▶ _GIVEN DATA_:
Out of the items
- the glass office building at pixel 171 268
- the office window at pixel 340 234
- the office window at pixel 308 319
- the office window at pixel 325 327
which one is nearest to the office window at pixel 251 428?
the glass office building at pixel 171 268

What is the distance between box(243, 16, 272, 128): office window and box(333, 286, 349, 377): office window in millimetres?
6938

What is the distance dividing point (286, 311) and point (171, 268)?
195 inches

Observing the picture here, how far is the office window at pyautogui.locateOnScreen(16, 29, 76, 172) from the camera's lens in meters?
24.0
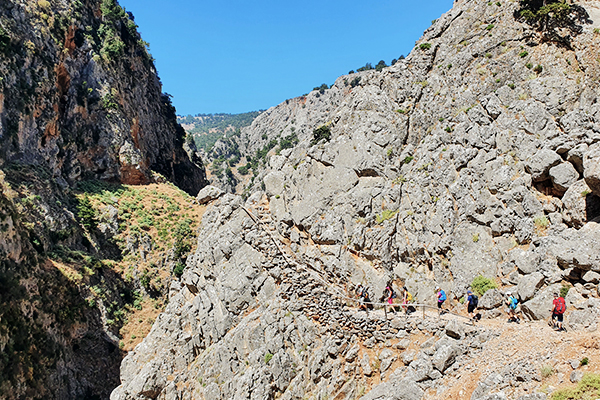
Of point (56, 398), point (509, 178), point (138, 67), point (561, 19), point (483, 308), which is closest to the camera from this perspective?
point (483, 308)

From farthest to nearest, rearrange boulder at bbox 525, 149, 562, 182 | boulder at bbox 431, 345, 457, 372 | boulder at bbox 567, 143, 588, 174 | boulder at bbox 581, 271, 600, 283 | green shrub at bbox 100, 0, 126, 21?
1. green shrub at bbox 100, 0, 126, 21
2. boulder at bbox 525, 149, 562, 182
3. boulder at bbox 567, 143, 588, 174
4. boulder at bbox 581, 271, 600, 283
5. boulder at bbox 431, 345, 457, 372

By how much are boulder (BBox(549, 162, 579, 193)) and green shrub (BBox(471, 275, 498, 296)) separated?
6.80 m

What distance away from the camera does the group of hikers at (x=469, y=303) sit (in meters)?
16.7

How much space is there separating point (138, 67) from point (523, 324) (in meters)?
72.8

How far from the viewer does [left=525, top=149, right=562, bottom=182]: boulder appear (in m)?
21.9

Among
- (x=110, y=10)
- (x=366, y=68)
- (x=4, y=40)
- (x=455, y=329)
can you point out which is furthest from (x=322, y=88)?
(x=455, y=329)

▶ _OBJECTIVE_: Retype every one of the lines above, reproducing each character precisely, and omit the pictures from your copy.

▶ _SOLVED PROBLEM_:
Out of the items
- the glass office building at pixel 171 268
- the office window at pixel 340 234
- the office window at pixel 308 319
- the office window at pixel 325 327
which one is nearest to the office window at pixel 251 428?
the glass office building at pixel 171 268

What is the distance between box(243, 16, 272, 128): office window and box(333, 286, 349, 377): office window in millimetres?
6938

What is the distance dividing point (286, 311) and point (171, 268)?
195 inches

Observing the picture here, how far is the office window at pyautogui.locateOnScreen(16, 29, 76, 172) from the camera's lens in meters?
24.0
Of point (56, 398), point (509, 178), point (138, 67), point (561, 19), point (483, 308), which is closest to the camera from this perspective?
point (483, 308)

From farthest to nearest, rearrange boulder at bbox 525, 149, 562, 182 | boulder at bbox 431, 345, 457, 372 | boulder at bbox 567, 143, 588, 174 | boulder at bbox 581, 271, 600, 283 | green shrub at bbox 100, 0, 126, 21?
1. green shrub at bbox 100, 0, 126, 21
2. boulder at bbox 525, 149, 562, 182
3. boulder at bbox 567, 143, 588, 174
4. boulder at bbox 581, 271, 600, 283
5. boulder at bbox 431, 345, 457, 372

By how much are boulder (BBox(549, 162, 579, 193)) and green shrub (BBox(471, 275, 498, 296)) separated?
6.80 m

What distance away from the camera does the group of hikers at (x=469, y=303) sit (in meters)?
16.7

How much space is there separating point (138, 67) from point (523, 324) (in meters)?
72.8

How far from the viewer does [left=525, top=149, right=562, bottom=182]: boulder appear (in m)?
21.9

Among
- (x=110, y=10)
- (x=366, y=68)
- (x=4, y=40)
- (x=455, y=329)
can you point out which is furthest from (x=322, y=88)?
(x=455, y=329)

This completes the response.